Ratatouille in World Showcase?

Photo courtesy WDWFun.com.

Imagine, for a minute, that you're in charge of Epcot. In this scenario there's an empty spot in World Showcase's France pavilion and you have the chance to fill it with a new restaurant. Thanks to the success of Pixar's newest film someone suggests opening a restaurant called "Ratatouille," just like the one in the movie. Great idea, right?

Or is it? Let's forget for a second the idea that people might assume that the place is overrun with rats and instead focus on whether the idea is appropriate in another sense: would opening this restaurant completely change what World Showcase is supposed to be about?

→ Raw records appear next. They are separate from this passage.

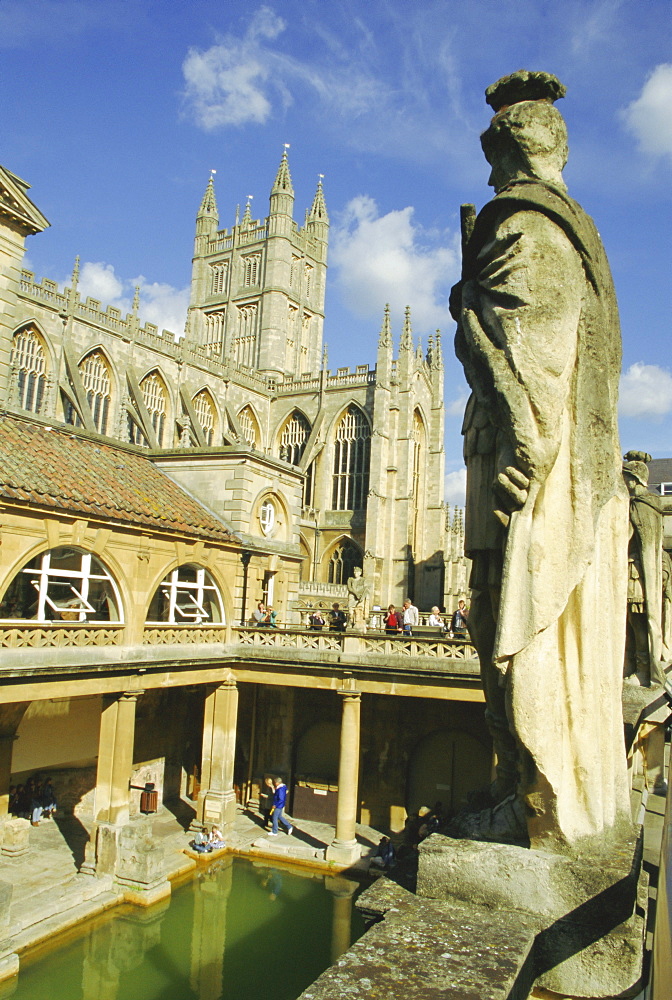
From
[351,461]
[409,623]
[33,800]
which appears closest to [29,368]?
[351,461]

Remember, the restaurant in the film doesn't really exist in Paris. The film wasn't made by Frenchmen. In fact, nothing about the film is truly French at all, a charge that even the filmmakers wouldn't deny. Yet you're going to put this fake French restaurant smack dab in the middle of something that is supposed to be a replica of "real" France?

Is the France pavilion a replica of France? Or is it "Franceland," a place like any other imaginary Disney place, where characters frolic and anything can happen? Originally, Disney positioned it as the former: Epcot's Germany, for example, was supposed to be worlds apart from German-inspired architecture one saw in Fantasyland. The latter was a dream; Epcot was "real," staffed by real people flown in from the countries being represented, with real food, real shops…you get the idea.

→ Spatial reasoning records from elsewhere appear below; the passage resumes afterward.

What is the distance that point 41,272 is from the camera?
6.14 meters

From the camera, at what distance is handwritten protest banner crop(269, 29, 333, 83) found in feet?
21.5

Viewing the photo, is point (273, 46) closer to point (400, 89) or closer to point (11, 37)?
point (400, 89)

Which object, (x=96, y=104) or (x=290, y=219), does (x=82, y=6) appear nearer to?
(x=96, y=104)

I'm a little torn, personally: part of me would like to relieve Epcot from the shackles of trying to be real, an ambition it's never been able to live up to. (And an ambition one could easily argue had already been broken in dozens of ways, including the addition of attractions like Norway's Maelstrom and the new and improved Rio del Tiempo.) But the other part of me loves the idea of Disney theme parks that don't have anything to do with Disney characters. There's so much that can be done in the realm of themed architecture and entertainment that doesn't involve reproducing the latest hit movie, and it saddens–though never surprises–me when Disney executives march in Mickey Mouse (or in this case, Remy) at the first sign of sliding attendance.

What would you do? Does a Ratatouille restaurant in France undermine what Epcot's supposed to be about…or am I overreacting?